世間的に評判の良い企業の工場は、いじめが少ない
クチコミサイトなどで評判の良い企業は、全社的にまともな人が多いため、合う合わないはありますが、いじめは少ないです。
人数の多い工場は、いじめが少ない
数百人から1,000人規模の大規模な工場は、休憩時間になると学校のクラスのように「よくコミュニケーションを取るグループ」と「一人で静かに過ごすグループ」に分かれます。お互いほとんど交流がないので、こうした大規模な工場ではいじめが起こりにくいです。
アルバイトやパートを定期的に募集していない工場
通年で募集をかけている工場は、人が定着しない=ブラックだと思っておいたほうが良いです。会社が成長しているから人手が足りない可能性もありますが、少数派です。
また、たまに「あいさつをちゃんとする」「コミュニケーションを取る」といったいじめ対策がネット上に見られますが、あまり効果はありません。いじめる人は、何かと理由をつけていじめます。どれだけ明るく振る舞っても、それを「鬱陶しい」「愛想よくしやがって」と思われることは当たり前にあります。
男性が多い工場
男性が多い工場だと「モテる」「優しくしてもらえる」といった声が多いです。ただ逆に、セクハラが多い工場もあるので注意しましょう。
ただ、こうした気遣いは、いざというとき相談できる知人を作るという意味では効果的です。いじめにあってしまった時、誰にも相談できないと本当にきついです。
実際、お局さんのいじめっぽいことは続いたが、仲の良い人がいたから、ずっと工場パートを続けられているという人は少なくありません。

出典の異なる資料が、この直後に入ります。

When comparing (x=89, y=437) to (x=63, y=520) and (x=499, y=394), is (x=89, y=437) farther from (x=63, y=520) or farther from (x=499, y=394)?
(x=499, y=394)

こうしたボス的な人は反感を持つ人も多いので、共感してくれる人が(普通は)職場にいます。
まずパート先の工場の選び方に注意しつつ、働き始めた後も、いざという時に頼れる知人を作っておくのを強くおすすめします。
工場パートが向いている人・向いていない人の特徴
最後にまとめにかえて、工場パートが向いている人・向いていない人の特徴を挙げておきます。向いていない理由が複数あてはまった人は、避けたほうが良いでしょう。
工場パートが向いている人の特徴
- 細かい作業が好き
- 一つのことにコツコツ取り組むのが楽しい
- 折り紙や工作など、ものを作るのが楽しい
- 真面目
- 物静か
- 体を動かすのが好きな人、抵抗がない人
工場パートが向いていない人の特徴
- 単純作業の繰り返しはきつい
- 体を動かすのが好きではない
- 歩いて5分で息が切れるなど、著しく体力がない人
- 集中力がない
- 大雑把
工場の仕事は、特にお子さんのいる主婦(夫)にとっては最適なパート先の一つですが、楽しいと感じる人・きついと感じる人にくっきり分かれます。自分に合っているのか、事前にしっかり調べておきましょう。